▸ EXCERPTED DATA:

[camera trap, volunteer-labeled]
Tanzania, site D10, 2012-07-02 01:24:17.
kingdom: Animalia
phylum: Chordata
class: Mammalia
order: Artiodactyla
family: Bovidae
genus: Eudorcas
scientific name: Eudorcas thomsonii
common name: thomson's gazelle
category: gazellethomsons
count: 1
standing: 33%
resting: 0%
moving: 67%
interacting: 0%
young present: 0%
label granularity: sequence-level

---

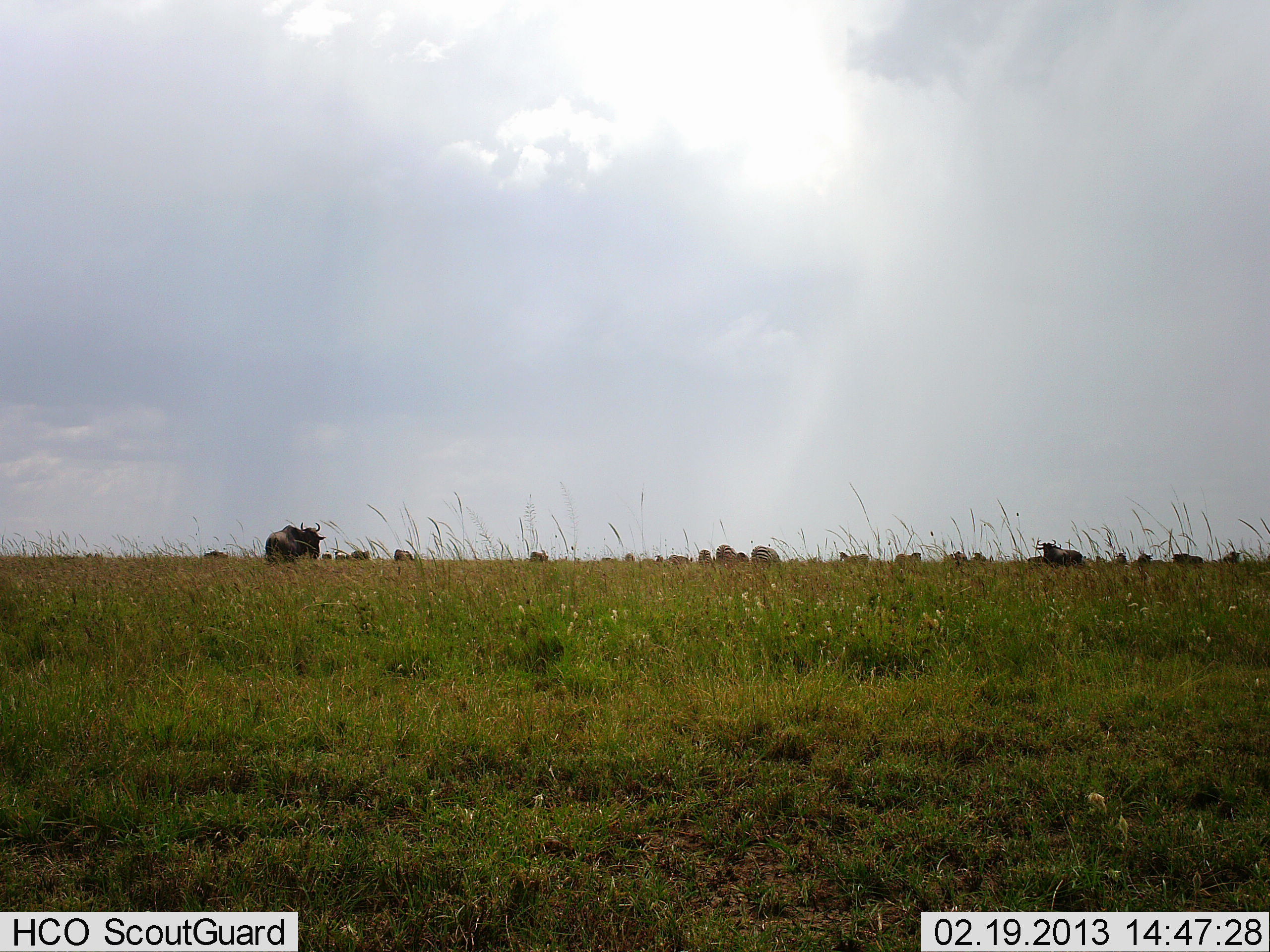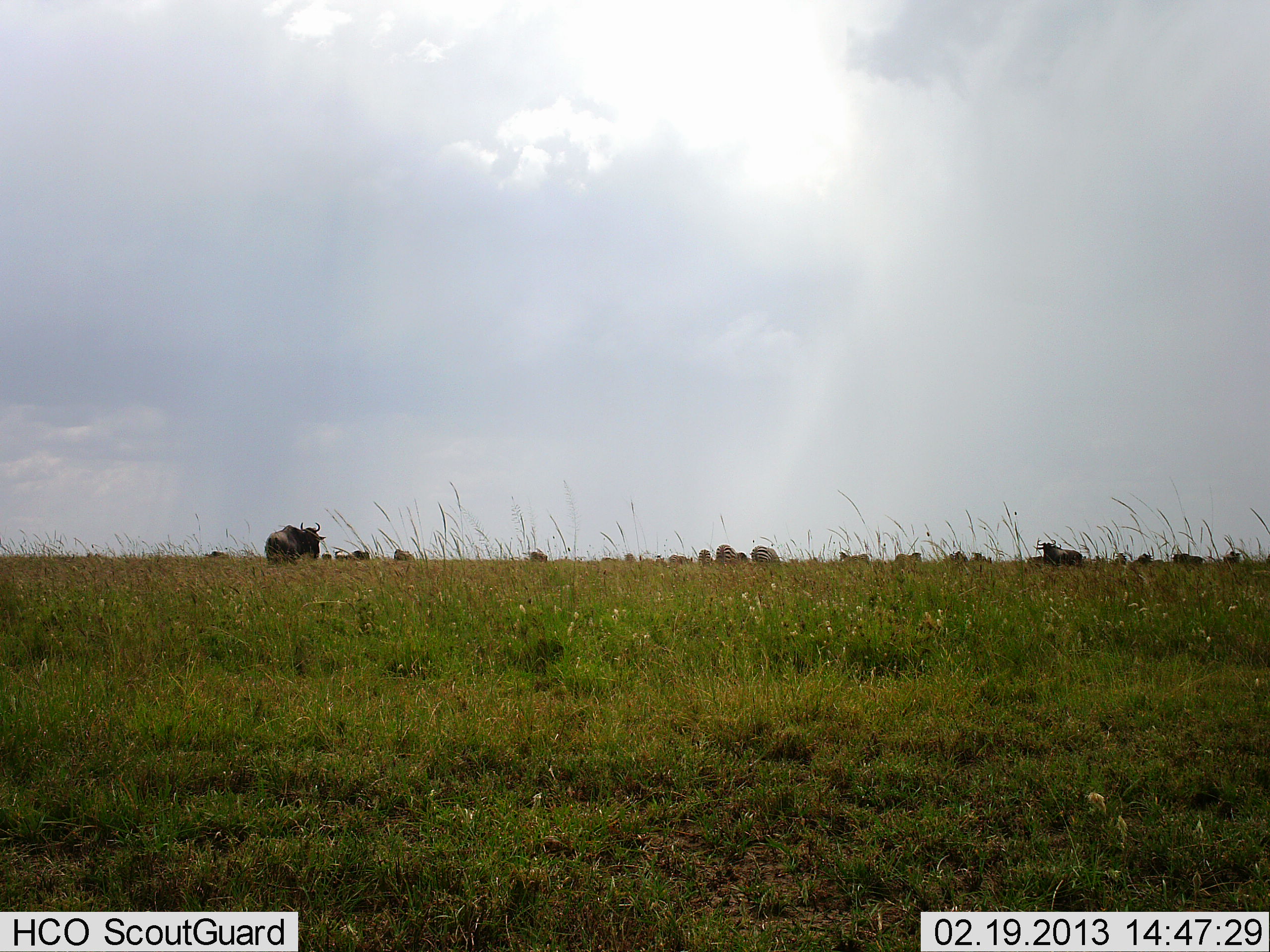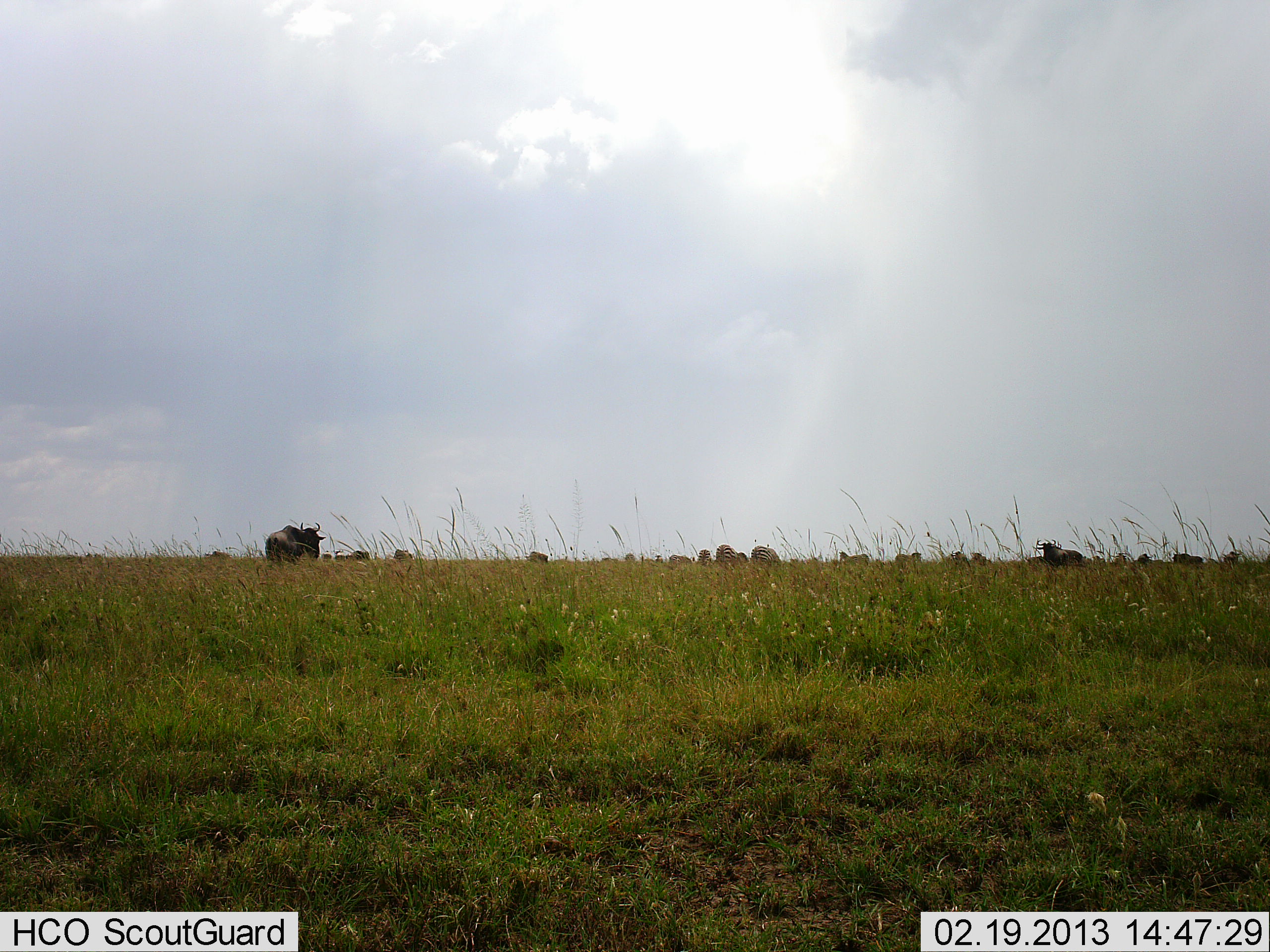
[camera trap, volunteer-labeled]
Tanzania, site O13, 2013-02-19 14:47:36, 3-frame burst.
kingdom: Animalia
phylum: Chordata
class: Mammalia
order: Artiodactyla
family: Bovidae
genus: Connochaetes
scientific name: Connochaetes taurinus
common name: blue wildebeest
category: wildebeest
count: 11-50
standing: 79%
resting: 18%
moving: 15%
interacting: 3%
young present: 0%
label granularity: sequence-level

...

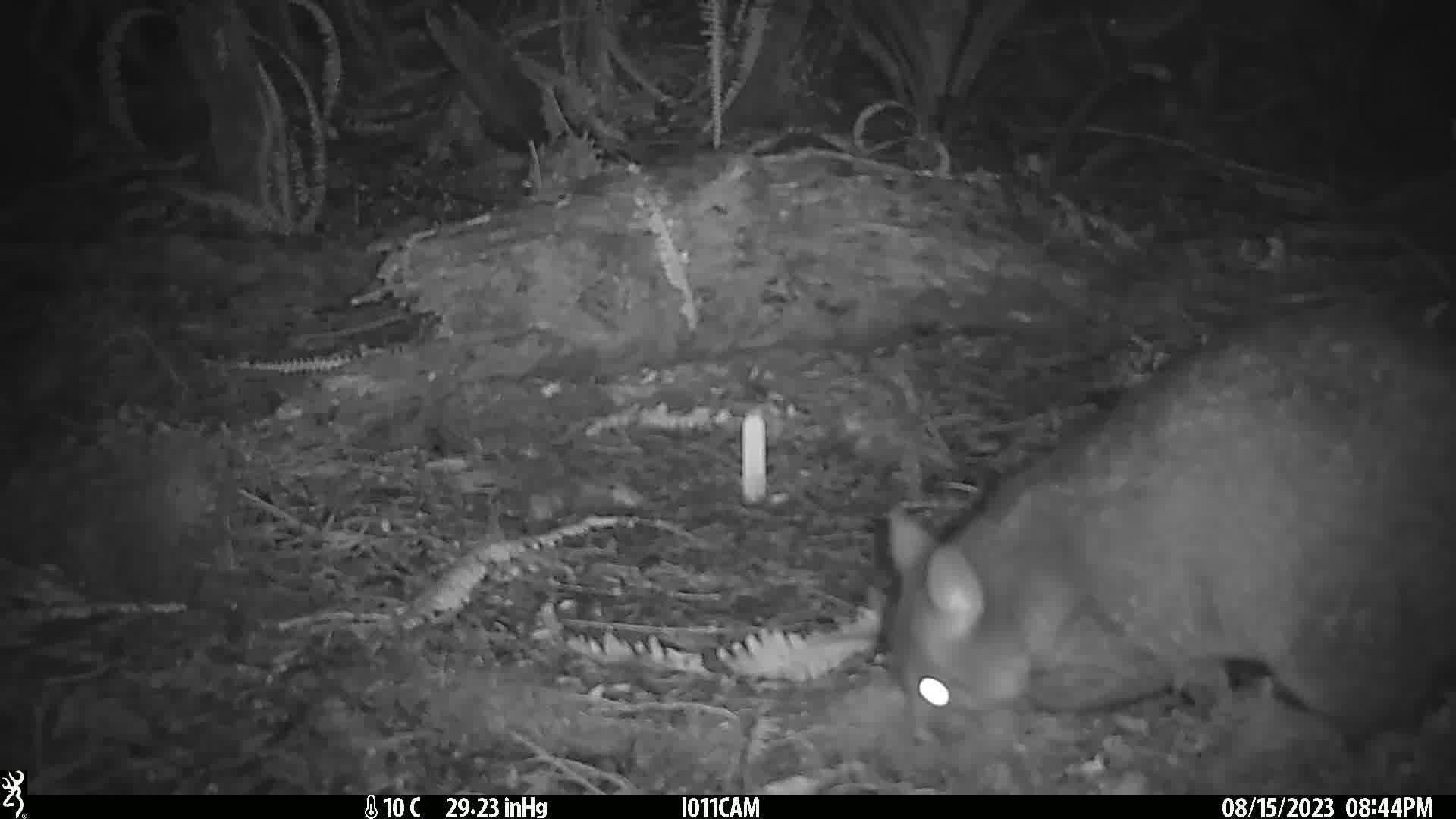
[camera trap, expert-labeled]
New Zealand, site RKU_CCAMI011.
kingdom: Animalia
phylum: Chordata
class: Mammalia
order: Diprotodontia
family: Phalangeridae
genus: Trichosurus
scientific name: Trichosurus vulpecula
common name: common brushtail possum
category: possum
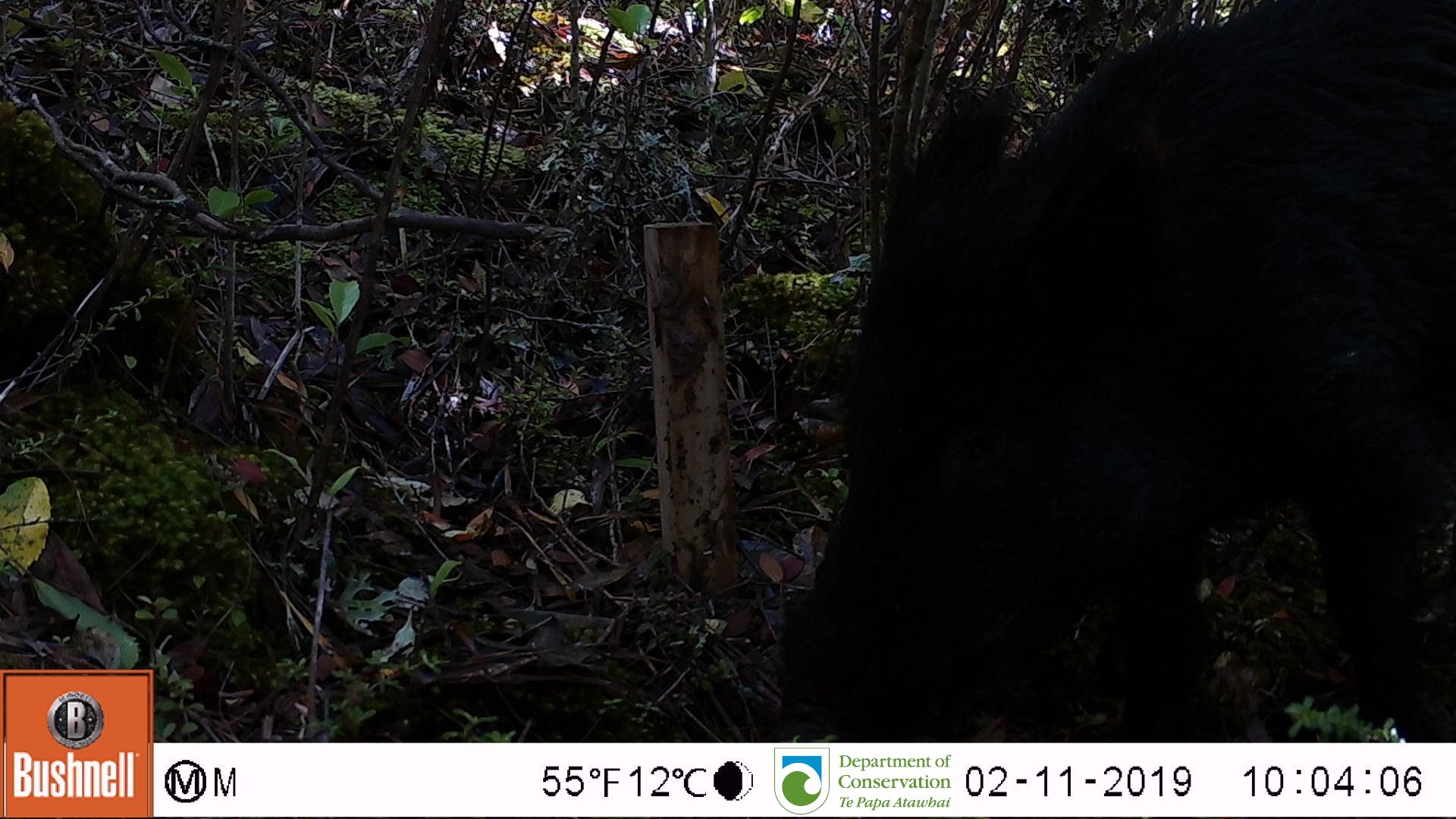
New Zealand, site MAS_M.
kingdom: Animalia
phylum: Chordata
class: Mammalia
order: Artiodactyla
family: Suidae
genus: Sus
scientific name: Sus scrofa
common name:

▸ EXERCISE PROMPT: All lines of the records above that contain the word "site" are to be copied out.

▸ OUTPUT:
Tanzania, site D10, 2012-07-02 01:24:17.
Tanzania, site O13, 2013-02-19 14:47:36, 3-frame burst.
New Zealand, site RKU_CCAMI011.
New Zealand, site MAS_M.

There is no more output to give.